Overview
Population aging is a global public health challenge. This cross-sectional study investigates sarcopenia and sarcopenic obesity (SO) in community-dwelling adults aged 60 and older in Shanghai, aiming to estimate prevalence, explore associations with body composition and biochemical markers, and identify factors linked to sarcopenia. Using the 2019 Asian Working Group for Sarcopenia (AWGS) criteria and WHO guidelines for obesity, the research provides urban, contemporary insights for clinical practice and public health planning.
Methods at a glance
From January to December 2021, 700 older adults attending a Shanghai health examination center were assessed. Participants provided demographic data, underwent anthropometric measurements, laboratory tests, and body composition analysis via bioelectrical impedance (InBody 270). Sarcopenia was diagnosed if participants met AWGS criteria based on appendicular skeletal muscle mass index (ASMI), grip strength, and/or 6‑m walking speed. Obesity was defined by body fat percentage (PBF) per WHO thresholds. Based on sarcopenia and obesity status, participants were categorized into four phenotypes: sarcopenic obesity (SO), sarcopenia without obesity, obesity without sarcopenia, and non-sarcopenia/non-obesity. Statistical analyses included univariate and multivariate logistic regression to identify independent factors associated with sarcopenia.
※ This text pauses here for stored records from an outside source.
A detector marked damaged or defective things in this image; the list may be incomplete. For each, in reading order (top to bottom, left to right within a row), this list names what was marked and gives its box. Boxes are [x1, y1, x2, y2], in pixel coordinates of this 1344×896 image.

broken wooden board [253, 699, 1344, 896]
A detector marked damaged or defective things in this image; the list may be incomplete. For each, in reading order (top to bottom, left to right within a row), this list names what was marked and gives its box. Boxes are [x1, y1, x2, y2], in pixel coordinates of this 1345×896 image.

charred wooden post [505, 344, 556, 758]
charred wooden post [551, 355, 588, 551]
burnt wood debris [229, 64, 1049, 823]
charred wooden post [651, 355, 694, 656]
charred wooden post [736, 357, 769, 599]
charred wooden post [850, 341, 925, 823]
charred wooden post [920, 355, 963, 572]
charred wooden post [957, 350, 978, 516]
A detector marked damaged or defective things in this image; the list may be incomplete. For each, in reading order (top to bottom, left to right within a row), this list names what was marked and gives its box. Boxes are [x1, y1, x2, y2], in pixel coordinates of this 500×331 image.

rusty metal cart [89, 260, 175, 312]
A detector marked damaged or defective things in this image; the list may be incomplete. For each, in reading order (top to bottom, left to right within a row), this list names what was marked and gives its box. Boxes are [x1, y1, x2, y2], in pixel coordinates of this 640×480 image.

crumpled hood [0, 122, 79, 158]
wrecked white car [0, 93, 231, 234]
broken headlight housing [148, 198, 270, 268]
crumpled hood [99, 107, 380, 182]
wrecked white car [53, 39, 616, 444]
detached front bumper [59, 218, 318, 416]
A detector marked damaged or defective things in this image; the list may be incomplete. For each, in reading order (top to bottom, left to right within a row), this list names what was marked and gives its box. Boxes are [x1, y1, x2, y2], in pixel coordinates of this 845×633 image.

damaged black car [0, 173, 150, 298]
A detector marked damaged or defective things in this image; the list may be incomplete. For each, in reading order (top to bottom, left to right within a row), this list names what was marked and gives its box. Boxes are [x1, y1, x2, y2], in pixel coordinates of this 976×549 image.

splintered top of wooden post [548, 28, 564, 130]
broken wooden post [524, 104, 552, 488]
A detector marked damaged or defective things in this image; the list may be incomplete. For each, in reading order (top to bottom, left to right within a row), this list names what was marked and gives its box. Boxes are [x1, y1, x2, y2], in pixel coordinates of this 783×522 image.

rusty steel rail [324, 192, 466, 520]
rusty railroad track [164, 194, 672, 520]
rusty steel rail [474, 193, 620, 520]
Key findings: prevalence and phenotypes
The study found a sarcopenia prevalence of 13.6% and a SO prevalence of 6.9% among participants. SO individuals were the oldest on average (mean age around 70 years) and showed the lowest ASMI with marked sex differences. These results support the notion that the muscle‑fat balance worsens with age and that visceral adiposity contributes to sarcopenia risk.
Sex differences and body composition
Sex-specific analyses revealed notable patterns. Men with sarcopenia tended to have higher absolute skeletal muscle mass and ASMI than women but still exhibited greater age-related decline. Women, by contrast, had higher body fat percentages, hinting at greater fat infiltration in muscle despite lower muscle mass. Such sex differences highlight the need for gender-tailored screening and interventions that address both muscle preservation and adiposity management in older adults.
Independent predictors of sarcopenia
Multivariate analysis identified several independent predictors of sarcopenia:
– Age, especially ≥ 79 years, markedly increasing risk (OR ~11.3).
– Visceral fat area (VFA): each additional cm² raised sarcopenia odds (OR ~1.14).
– Low ASMI: a strong predictor with very high odds (OR ~87.2).
– Sex: female sex emerged as a protective factor in this cohort (OR ~0.07).
These findings emphasize that both muscle quantity and visceral adiposity are central to sarcopenia risk, with aging amplifying these effects. Higher VFA likely reflects pro-inflammatory states that contribute to muscle catabolism, while low ASMI signals loss of lean mass critical to function.
Biochemical and lifestyle considerations
The analysis touched on biochemical indicators such as albumin and lipid profiles, suggesting links between nutritional status, metabolic health, and sarcopenia. Although some lifestyle factors appeared associated with sarcopenia in univariate analyses, their significance diminished after adjustment, underscoring the primacy of aging, muscle mass, and visceral adiposity. The urban, higher‑socioeconomic setting of Shanghai residents may influence dietary quality and access to resources that support muscle health, yet age‑related processes remain dominant determinants.
Implications for practice and policy
This study provides the first Shanghai‑level estimates of sarcopenia and SO in adults aged 60 and above, with implications for screening and intervention. Clinicians should prioritize early sarcopenia screening, particularly among older men and individuals with increasing visceral fat or declining ASMI. Interventions combining resistance exercise with protein‑rich nutrition and strategies to reduce visceral adiposity may help preserve muscle mass and function, potentially reducing disability, falls, and healthcare costs in urban aging populations.
Limitations and future directions
Limitations include the cross‑sectional design, convenience sampling from a single center, and variability in sarcopenia/SO definitions. The relatively small SO subgroup limited multivariate modeling for that phenotype. Longitudinal studies with diverse urban populations are needed to clarify causality, track progression, and assess intervention effectiveness.
Conclusion
In Shanghai’s aging population, sarcopenia and SO are meaningful public health concerns linked to age, visceral fat, and lean mass decline. Early, sex‑sensitive screening and integrated lifestyle interventions are warranted to protect muscle health and mitigate the broader health burden of aging in China’s bustling metropolis.